>>>
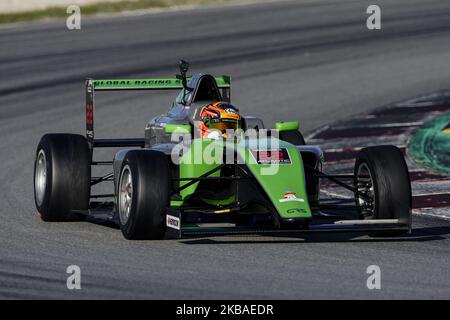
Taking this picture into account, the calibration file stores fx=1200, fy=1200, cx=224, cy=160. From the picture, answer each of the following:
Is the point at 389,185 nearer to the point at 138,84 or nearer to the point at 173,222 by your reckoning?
the point at 173,222

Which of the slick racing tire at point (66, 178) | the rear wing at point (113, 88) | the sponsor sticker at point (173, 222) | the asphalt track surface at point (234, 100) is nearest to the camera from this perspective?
the asphalt track surface at point (234, 100)

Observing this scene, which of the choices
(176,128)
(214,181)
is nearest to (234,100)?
(176,128)

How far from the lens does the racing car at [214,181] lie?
11047 mm

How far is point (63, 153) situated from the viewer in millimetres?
12641

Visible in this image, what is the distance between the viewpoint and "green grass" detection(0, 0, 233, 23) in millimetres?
34062

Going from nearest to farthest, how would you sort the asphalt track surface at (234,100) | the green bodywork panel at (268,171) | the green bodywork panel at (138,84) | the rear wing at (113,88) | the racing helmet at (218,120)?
1. the asphalt track surface at (234,100)
2. the green bodywork panel at (268,171)
3. the racing helmet at (218,120)
4. the rear wing at (113,88)
5. the green bodywork panel at (138,84)

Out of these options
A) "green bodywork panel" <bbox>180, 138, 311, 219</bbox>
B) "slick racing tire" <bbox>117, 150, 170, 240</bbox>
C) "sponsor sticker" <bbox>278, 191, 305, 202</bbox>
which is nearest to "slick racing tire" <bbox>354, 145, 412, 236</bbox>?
"green bodywork panel" <bbox>180, 138, 311, 219</bbox>

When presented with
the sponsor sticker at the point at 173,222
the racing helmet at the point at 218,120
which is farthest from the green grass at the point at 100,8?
the sponsor sticker at the point at 173,222

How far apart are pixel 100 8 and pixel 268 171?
24.4m

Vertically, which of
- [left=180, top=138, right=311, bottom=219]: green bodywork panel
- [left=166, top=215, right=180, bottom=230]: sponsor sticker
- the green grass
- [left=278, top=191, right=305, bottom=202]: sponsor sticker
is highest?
the green grass

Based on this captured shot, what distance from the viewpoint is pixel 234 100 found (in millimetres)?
22453

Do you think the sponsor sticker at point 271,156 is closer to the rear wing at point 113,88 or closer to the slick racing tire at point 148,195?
the slick racing tire at point 148,195

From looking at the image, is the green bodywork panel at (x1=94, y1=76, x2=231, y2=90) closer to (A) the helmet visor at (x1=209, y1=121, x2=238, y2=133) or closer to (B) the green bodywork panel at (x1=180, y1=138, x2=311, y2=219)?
(A) the helmet visor at (x1=209, y1=121, x2=238, y2=133)

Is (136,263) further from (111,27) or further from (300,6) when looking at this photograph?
(300,6)
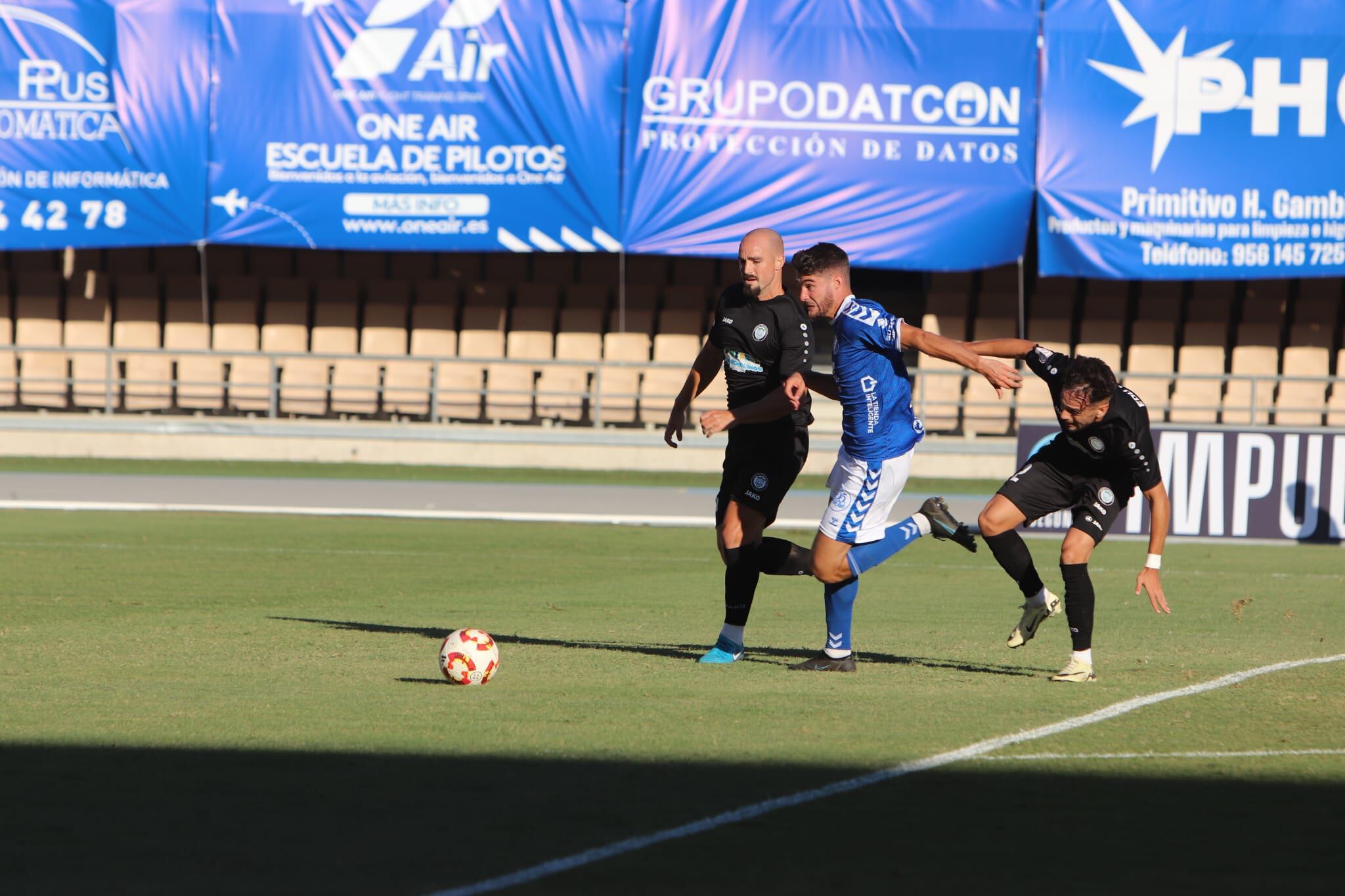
<<<
- **What you should do**
State how many lines of the entries above contain the word "visor" with matching case, and reply with that number alone.

- **Final result**
2